- Aufgabenstellung -
Liste sämtliche Hashtags auf, die im folgenden Artikel über Edgar Honetschlägers Garten vorkommen.

··· Textauszug

Der österreichische Künstler und Filmemacher Edgar Honetschläger ist im Sommer unter die italienischen Landwirte gegangen

Foto: Edgar Honetschläger

Wer mit Edgar Honetschläger auf Facebook befreundet ist, der ahnt schon länger, dass etwas im Busch ist. Da wurden den Sommer über Bilder aus einem Garten nördlich von Rom gepostet – von grünen Gurken und roten Tomaten, die geerntet oder zum Trocknen auf großen Blechen ausgelegt oder in dampfenden Töpfen zu Sugo eingekocht wurden: #organicfarming, #maremma, #italy.

Für alle anderen kommt es wie eine Überraschung, dass der österreichische Künstler und Filmemacher Honetschläger im Sommer unter die italienischen Landwirte gegangen ist.

In seinem gepachteten, 800 Quadratmeter großen Garten in Maremma erlebt er heuer einen stillen Sommer.
Foto: Edgar Honetschläger

Nicht ohne Grund: Das, was er dort alles geerntet hat, ist zum wichtigen Teil eines Crowdfunding-Projekts geworden, das in Zukunft Insekten retten soll und nächste Woche unter dem Namen "Go Bugs Go" in Wien präsentiert wird.

······
··· Erfasste Daten

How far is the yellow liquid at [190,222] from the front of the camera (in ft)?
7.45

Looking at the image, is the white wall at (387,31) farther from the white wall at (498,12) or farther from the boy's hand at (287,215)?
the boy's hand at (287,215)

······

- Gelöste Aufgabe -
#organicfarming, #maremma, #italy